2. 1871 - By the 1860’s Pablo’s circus was in decline. Pablo died on 4th May 1871 at the Britannia Inn, 22 Churchgate, Stockport, at the ripe age of seventy-five.
Churchgate, Stockport, Cheshire, 1871 (RG10/3664 4 73 19)
Pablo Fanque, lodger, 61, Norwich, Norfolk, equestrian circus proprietor
Elizabeth Fanque, lodger, 40, Sheffield, Yorkshire
George P Fanque, lodger, 17, Liverpool
Edward P Fanque, lodger, 15, Manchester
William Walker, lodger, 15, Luton, Bedfordshire, apprentice? music
Mary Walker, lodger, 13, Glasgow, Scotland, ditto, music
He had been there with his second wife, Elizabeth, and two sons, George and Ted, since at least the beginning of the previous month. Pablo’s funeral took place in Leeds Woodhouse Cemetery and was a spectacular occasion. The hearse was preceded by a band playing the ‘Dead March’, followed by Pablo’s favourite horse, Wallett, and four mourning coaches. The deceased and his horse were brought from Stockport by train, and were met by throngs of well-dressed spectators.
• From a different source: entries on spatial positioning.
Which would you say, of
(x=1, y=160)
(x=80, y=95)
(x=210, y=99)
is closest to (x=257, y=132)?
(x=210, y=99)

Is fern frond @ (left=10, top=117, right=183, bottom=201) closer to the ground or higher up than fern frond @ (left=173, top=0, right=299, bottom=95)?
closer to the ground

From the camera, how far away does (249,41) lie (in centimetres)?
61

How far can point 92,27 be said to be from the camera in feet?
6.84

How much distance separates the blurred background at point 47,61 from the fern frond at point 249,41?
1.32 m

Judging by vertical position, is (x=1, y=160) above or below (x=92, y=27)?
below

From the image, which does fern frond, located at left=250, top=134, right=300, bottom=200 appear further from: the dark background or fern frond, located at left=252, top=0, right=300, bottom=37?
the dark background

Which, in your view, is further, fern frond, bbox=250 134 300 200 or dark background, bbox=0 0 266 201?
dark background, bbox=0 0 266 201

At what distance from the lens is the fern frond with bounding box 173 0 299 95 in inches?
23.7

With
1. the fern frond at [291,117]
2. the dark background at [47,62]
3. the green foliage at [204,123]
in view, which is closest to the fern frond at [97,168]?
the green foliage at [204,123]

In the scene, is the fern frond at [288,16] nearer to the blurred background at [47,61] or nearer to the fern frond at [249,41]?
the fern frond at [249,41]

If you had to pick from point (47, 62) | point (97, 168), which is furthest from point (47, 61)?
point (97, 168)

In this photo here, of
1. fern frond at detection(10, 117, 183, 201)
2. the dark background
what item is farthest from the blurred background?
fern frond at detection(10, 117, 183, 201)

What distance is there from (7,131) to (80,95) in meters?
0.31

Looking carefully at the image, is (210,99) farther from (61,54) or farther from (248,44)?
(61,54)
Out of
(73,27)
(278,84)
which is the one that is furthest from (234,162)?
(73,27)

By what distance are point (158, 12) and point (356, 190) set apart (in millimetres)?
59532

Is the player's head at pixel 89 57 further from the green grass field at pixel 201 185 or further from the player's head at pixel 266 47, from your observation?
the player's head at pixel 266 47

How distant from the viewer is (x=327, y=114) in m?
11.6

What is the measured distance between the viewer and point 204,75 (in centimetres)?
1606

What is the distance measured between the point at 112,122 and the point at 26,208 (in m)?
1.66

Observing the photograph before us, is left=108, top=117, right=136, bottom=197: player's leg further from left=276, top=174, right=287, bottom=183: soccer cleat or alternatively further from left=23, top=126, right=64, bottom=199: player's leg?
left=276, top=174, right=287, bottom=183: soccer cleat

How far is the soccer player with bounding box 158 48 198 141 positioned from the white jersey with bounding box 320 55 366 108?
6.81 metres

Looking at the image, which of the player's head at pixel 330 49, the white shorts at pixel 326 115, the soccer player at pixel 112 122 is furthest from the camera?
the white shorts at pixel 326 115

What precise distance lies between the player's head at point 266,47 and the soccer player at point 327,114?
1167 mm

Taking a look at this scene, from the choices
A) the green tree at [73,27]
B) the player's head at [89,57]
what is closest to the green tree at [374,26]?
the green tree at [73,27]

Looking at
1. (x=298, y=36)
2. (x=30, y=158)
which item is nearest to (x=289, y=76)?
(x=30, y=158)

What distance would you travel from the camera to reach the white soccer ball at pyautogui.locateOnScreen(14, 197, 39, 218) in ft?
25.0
Thankfully I was able to answer his question - when I posted the article The British Library Newspaper Archive had not been digitalised

This is from the Leeds Times dated 13th May 1871


It appears that Wallet the horse followed the hearse but Pablo's dear friend Mr W F Wallet who the horse was named after, was detained in Hanley Staffordshire and so did not attend the funeral

Ebenezer Wesleyan Reform Chapel, Bramall Lane, Sheffield

I am starting to get worried now as this is the second time in less than a month that I have posted a blog that relates to Wesleyan Reform Chapel's. A sign from above perhaps?

But like the one I posted on the Weselyan Chapel at School Road, Crookes this does include a photograph that has not been seen before


Ebenezer Wesleyan Reform Chapel, Bramall Lane, Sheffield


This photograph appeared on the Sheffield History Forum and shows the chapel in its prime.


The above photograph was taken by a family member whilst the chapel was in the process of being demolished. I have not got an exact date but the photograph is circa 1979 - 80. I believe that the reason for the demolition apart from declining attendances was that it stood in the way of the now-fabled Bramall Lane dual-carriageway.